A look at the history books shows that the concept of a double Downhill in Kitzbühel is not new. Since the beginning of the Hahnenkamm Races, 19 double Downhill races have taken place, 13 of them as World Cup events between the years 1972 and 2004 - many of them as substitutes for other venues. There is much more in favour of two Downhill races on the same course, than just the spontaneous substitution for other organisers and the question of whether an athlete will be able to pull off a double victory. From the athletes‘ perspective, starting from the Hahnenkamm is ideal, as they get to enjoy the modern infrastructure surrounding the new Starthaus more than once. While the Super-G start area is located beneath the Seidlalmkopf and thus in the middle of the mountain and not close to the lift, the Starthaus can be reached directly with the Hahnenkamm cable car. Furthermore, the area around the Super-G start is very narrow and does not meet the quality standard that Kitzbühel Ski Club would like to provide as Organiser.
The blue colour lines, which help skiers visualise the terrain of the course, has the disadvantage that it softens the surface of the race piste somewhat.
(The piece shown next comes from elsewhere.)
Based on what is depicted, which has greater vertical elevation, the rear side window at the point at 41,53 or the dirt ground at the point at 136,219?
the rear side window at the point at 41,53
Thus, the mostly opposing course setting of the Super-G on Friday resulted in weak points in the Downhill section, sometimes in the very decisive areas of where skiers initiate their turns. If two Downhill races are held on the same course with the same course setting, the quality of the slope is assured for all race days.
For the spectators, a double Downhill also offers a very decisive advantage: It gives them two opportunities to experience the Downhill live. Due to the corona-related limit on the number of spectators, Kitzbühel Ski Club expects tickets to be sold out on Saturday. Thanks to a second Downhill on Friday, anyone who cannot get hold of tickets for Saturday may still enjoy the same sports programme.
From the Organiser's point of view, one very important point speaks in favour of two Downhills: programme flexibility. While in speed disciplines, the weather has to be good along the entire racecourse, a Slalom – like in 2022 – can also take place in extremely wintry conditions. In recent years, adverse weather meant that the programme needed to be changed repeatedly in order to accommodate all the races. However, moving a race to another day at short notice is only possible if there is enough time to make the necessary adaptations – a particular challenge on the mountain when the weather is critical. If two Downhill runs and a Slalom take place, racecourses and infrastructure are independent of each other and events can be rescheduled as required within the Friday to Sunday timeframe.
In addition to all the advantages of a double Downhill, there is another important question: Who will be the Hahnenkamm winner? Traditionally, the Hahnenkamm winner was the athlete, who won the combination of Downhill and Slalom. Since the abolition of this classification in 2017, everyone who wins one of the Hahnenkamm races is a Hahnenkamm winner - whether Downhill, Slalom or Super-G. With two Downhills and one Slalom Race in 2023 there will also be three Hahnenkamm winners. It doesn't matter whether it's the Kitzbühel Downhill, the Hahnenkamm Downhill or the Hahnenkamm Slalom. The names only serve the purpose of easier distinction.